--- Цитируемый фрагмент ---
Поэтому, если мы теперь рассмотрим разные по времени процессы выведения или конструирования того же самого мышления и обратим внимание на их исходные клеточки, то заметим, что в рамках содержательно-генетической логики все базировалось на схемах знакового замещения, а в 65-м году (рабо­ты, опубликованные в шестом и седьмом томиках) это были дру­гие исходные и результирующие конструкции. В 79-м году в работе, которая была сделана в Малаховке еще до игрового пери­ода, это третья модель.

Но что очень важно. Несмотря на то, что со временем та­кие конструкции могли сильно меняться, могли появляться прин­ципиально новые предметы (так, наряду с мышлением - деятельность), ГП постоянно создавал жесткую их преемствен­ность в виде прописывания последовательной и логичной исто­рии развития самого Кружка. Существовала невероятно жесткая установка, что каждая новая конструкция должна использовать в своем основании, как материал, старые знаковые формы и старые знаковые средства. Такой «священной коровой» была «схема за­мещения» и многое из того, что было построено на ее основе в содержательно-генетической логике. Хотя в дальнейшем появи­лись совершенно новые базовые методологические схемы и в том числе схемы, относящиеся к мышлению.

Подчеркну, что «диалектическая станковая живопись», ме­тодологическая схематизация непосредственно следуют за методом восхождения с его поэтапным развертыванием мыслительных конструкций на базе некоторой исходной клеточки. Клеточка как конструкция и следующие слои мыслительно-познавательных кон­струкций должны были быть как-то положены, изображены. И чем меньше они было очевидной «моделью» исследуемой действи­тельности, тем более они нуждались в определенной, внешне поло­женной фиксации.

Второй источник методологической схематизации вытека­ет из идеи «знакового замещения». На этапе содержательно-гене­тической логики мышление понималось в виде процессов знакового замещения и оперирования с таким образом получен­ной знаковой формой. Но и от участников семинара ГП требовал рефлексивно оформленного следования жестким нормам мыш­ления, а тем самым, изображения этого мышления в схематизмах, подобных схемам знакового замещения. Другое дело, в какой ме­ре это требование могло быть строго выдержано, но установка на него всплывала постоянно.

И все же самым главным является то, что Московский мето­дологический кружок сумел создать принципиально новую техно­логию схематизации за счет процедур схематизации собственной деятельности в процессах групповой межпозиционной коммуни­кации. Схемы и онтологизация в этом случае являются прежде всего схематизацией рефлексии собственной коллективной дея­тельности в процессах ее критики и проблематизации. И с этой точки зрения данные схемы противостоят как «объектным» ис­следовательским схемам, которые известны традиционной науке, так и тем, которые разрабатывались в рамках «метода восхожде­ния от абстрактного к конкретному».

Существенно, что в этих схемах изображаются сами участ­ники, проявляется структура, элементами которой служат фигу­ры позиционеров с их «содержаниями мышления» - разными и позиционно обусловленными. (Именно такая структурная организация совместной работы позволяет говорить о наличии мыс­ледеятельности). Процессы коммуникации, понимание того или иного частного «мышления» оказываются возможными лишь при понимании позиций (в определенной деятельности) мыслителей. Развитие процессов коммуникации в контексте решения той или иной задачи (проблемы) выражается в последовательности схем - они фиксируют межличностные и межпрофессиональные со­держательные конфликты и их разрешения.

--- Задание a ---
Перепишите без изменений записи от строки, содержащей «What is the», до конца записей, включая обе границы.

--- Записи для работы ---
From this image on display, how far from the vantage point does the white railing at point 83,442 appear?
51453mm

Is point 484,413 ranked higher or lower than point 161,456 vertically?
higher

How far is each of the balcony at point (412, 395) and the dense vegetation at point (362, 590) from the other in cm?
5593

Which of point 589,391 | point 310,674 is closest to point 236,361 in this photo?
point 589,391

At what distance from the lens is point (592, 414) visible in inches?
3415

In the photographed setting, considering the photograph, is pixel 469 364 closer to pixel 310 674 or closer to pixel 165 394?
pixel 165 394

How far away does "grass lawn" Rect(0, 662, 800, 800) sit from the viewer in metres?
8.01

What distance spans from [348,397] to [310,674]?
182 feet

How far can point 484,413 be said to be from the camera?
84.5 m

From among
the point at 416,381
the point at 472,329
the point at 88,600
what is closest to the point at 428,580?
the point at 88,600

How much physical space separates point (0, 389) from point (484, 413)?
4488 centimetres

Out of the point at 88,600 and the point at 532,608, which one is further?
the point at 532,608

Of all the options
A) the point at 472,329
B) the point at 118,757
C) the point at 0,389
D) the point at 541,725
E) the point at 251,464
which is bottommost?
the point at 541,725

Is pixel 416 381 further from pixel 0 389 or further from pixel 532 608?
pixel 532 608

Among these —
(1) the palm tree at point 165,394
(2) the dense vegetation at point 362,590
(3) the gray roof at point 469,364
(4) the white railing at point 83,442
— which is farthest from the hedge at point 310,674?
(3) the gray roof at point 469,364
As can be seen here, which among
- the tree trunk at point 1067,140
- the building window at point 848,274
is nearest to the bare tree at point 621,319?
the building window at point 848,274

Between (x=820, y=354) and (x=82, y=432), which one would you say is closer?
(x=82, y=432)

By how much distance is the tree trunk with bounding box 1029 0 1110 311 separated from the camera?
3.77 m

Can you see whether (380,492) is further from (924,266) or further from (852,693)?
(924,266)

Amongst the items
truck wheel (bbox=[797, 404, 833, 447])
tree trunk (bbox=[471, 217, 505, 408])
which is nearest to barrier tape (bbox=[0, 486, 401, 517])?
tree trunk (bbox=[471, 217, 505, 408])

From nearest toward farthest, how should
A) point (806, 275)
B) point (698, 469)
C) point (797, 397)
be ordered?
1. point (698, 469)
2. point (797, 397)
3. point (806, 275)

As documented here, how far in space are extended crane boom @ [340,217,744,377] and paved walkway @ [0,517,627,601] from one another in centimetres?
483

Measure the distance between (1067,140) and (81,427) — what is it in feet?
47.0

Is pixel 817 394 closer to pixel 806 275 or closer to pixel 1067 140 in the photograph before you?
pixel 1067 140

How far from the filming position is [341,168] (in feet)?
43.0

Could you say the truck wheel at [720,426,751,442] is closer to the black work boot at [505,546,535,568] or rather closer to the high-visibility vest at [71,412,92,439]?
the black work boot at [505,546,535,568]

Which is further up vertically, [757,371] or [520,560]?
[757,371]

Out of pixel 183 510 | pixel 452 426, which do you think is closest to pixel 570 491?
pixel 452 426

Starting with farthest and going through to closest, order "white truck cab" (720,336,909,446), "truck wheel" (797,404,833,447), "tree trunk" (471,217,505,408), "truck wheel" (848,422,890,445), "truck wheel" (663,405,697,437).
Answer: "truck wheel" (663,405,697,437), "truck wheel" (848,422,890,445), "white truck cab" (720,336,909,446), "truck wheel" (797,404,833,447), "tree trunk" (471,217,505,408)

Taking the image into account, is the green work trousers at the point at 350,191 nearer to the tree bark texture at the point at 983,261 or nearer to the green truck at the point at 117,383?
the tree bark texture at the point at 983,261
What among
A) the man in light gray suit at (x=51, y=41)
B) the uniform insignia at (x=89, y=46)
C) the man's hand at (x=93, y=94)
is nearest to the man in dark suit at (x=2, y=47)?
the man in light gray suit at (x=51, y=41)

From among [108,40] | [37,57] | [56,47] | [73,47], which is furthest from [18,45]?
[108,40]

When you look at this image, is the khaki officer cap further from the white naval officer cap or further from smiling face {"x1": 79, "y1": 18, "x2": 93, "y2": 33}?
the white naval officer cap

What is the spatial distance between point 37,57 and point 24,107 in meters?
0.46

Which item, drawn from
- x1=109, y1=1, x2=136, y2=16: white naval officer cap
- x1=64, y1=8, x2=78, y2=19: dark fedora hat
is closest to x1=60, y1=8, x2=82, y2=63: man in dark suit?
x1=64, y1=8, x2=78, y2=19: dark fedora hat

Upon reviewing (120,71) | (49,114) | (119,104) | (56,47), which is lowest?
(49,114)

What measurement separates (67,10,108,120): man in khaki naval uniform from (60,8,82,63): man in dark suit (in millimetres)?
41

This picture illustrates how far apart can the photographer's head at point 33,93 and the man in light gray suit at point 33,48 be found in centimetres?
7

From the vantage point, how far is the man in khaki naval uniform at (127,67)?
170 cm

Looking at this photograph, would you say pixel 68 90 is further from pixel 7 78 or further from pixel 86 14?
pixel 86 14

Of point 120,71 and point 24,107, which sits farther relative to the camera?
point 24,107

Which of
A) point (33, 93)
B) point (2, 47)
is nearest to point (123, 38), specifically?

--- Задание b ---
Почему, согласно цитируемому фрагменту, клеточка и следующие слои мыслительно-познавательных конструкций нуждались во внешне положенной фиксации?

--- Решение a ---
What is the spatial distance between point 37,57 and point 24,107 in meters?
0.46

Which item, drawn from
- x1=109, y1=1, x2=136, y2=16: white naval officer cap
- x1=64, y1=8, x2=78, y2=19: dark fedora hat
is closest to x1=60, y1=8, x2=82, y2=63: man in dark suit?
x1=64, y1=8, x2=78, y2=19: dark fedora hat

Upon reviewing (120,71) | (49,114) | (119,104) | (56,47), which is lowest?
(49,114)

What measurement separates (67,10,108,120): man in khaki naval uniform from (60,8,82,63): man in dark suit (in millimetres)?
41

This picture illustrates how far apart can the photographer's head at point 33,93 and the man in light gray suit at point 33,48 be found in centimetres?
7

From the vantage point, how far is the man in khaki naval uniform at (127,67)?
170 cm

Looking at this photograph, would you say pixel 68 90 is further from pixel 7 78 or further from pixel 86 14?
pixel 86 14

Of point 120,71 and point 24,107, which sits farther relative to the camera?
point 24,107

Which of
A) point (33, 93)
B) point (2, 47)
is nearest to point (123, 38), specifically?

--- Решение b ---
При методе восхождения клеточка и следующие за ней слои конструкций должны были быть как-то положены и изображены. Чем меньше эти конструкции были очевидной «моделью» исследуемой действительности, тем больше они нуждались в определенной, внешне положенной фиксации.